== Extrait du texte ==
Cette contradiction chez Evola est saillante si on compare « Orientations
» et « Les hommes au milieu des ruines » d’un coté,
et « Chevaucher le tigre » d’un autre coté. L’«
Evola de gauche » n'est pas encore découvert et reconnu. Mais
encore une fois -- la Russie et son histoire conservatrice et révolutionnaire,
paradoxale et révélatrice, ancienne et moderne nous aide
à comprendre Evola dans ses idées explicites et surtout pour
le sens implicite de son message qui reste a découvrir et à
assimiler. Non seulement en Russie, mais pour ce dernier aspect en Occident
aussi.
5. La question chrétienne
Ce qui pose le plus de problèmes pour l’assimilation des écrits
d’Evola en Russie est son attitude résolument antichrétienne.

== Description de l'exercice ==
Pour chacun des énoncés suivants, indiquez par oui ou par non s'il concorde avec l'extrait ci-dessus, en citant les mots décisifs de l'extrait. 1. L'« Evola de gauche » a déjà été découvert et reconnu. 2. L'attitude antichrétienne d'Evola est ce qui pose le plus de problèmes pour l'assimilation de ses écrits en Russie. 3. Le sens implicite du message d'Evola reste à découvrir uniquement en Russie.

Items d'un ensemble de questions spatiales
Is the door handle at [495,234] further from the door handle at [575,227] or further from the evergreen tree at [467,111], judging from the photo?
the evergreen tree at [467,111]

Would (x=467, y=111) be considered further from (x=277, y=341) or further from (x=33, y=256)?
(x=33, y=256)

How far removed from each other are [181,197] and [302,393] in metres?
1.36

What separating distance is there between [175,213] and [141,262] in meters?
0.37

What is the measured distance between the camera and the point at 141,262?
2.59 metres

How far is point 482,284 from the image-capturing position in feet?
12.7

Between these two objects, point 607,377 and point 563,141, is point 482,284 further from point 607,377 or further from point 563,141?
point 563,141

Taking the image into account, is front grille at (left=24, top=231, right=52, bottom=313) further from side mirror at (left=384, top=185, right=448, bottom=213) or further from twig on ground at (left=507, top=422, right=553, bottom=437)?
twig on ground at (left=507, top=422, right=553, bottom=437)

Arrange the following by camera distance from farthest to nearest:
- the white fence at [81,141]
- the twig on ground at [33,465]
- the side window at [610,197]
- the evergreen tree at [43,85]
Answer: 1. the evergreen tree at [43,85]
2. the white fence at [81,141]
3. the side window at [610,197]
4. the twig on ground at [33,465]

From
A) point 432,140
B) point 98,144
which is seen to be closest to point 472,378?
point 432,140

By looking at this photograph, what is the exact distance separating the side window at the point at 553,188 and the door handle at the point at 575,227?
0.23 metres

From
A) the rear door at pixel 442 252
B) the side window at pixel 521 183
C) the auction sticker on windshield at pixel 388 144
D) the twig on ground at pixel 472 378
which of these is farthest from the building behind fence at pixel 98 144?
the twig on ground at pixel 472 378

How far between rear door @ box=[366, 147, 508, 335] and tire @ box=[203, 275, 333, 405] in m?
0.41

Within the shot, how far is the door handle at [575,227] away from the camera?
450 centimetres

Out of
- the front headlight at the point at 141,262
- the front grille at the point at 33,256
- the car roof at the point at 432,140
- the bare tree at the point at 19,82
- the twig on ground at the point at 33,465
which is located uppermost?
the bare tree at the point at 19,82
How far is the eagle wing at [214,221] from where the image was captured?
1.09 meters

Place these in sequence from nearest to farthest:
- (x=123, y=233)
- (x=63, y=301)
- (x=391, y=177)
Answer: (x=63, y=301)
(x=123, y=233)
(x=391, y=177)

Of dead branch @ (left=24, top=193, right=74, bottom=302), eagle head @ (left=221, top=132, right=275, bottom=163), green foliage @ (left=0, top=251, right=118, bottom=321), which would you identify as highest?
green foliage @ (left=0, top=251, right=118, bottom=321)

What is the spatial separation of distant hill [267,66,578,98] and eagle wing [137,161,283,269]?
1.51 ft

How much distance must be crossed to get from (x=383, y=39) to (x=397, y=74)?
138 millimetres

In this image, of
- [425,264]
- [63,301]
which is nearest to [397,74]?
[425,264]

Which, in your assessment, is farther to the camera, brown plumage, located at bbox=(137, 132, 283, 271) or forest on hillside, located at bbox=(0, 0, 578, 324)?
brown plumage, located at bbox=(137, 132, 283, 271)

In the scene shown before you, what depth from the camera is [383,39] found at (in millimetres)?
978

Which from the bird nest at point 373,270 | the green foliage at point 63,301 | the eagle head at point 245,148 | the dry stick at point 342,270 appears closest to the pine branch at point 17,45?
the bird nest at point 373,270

== Réponse complète ==
1. Non : "L’« Evola de gauche » n'est pas encore découvert et reconnu."
2. Oui : "Ce qui pose le plus de problèmes pour l’assimilation des écrits d’Evola en Russie est son attitude résolument antichrétienne."
3. Non : "Non seulement en Russie, mais pour ce dernier aspect en Occident aussi."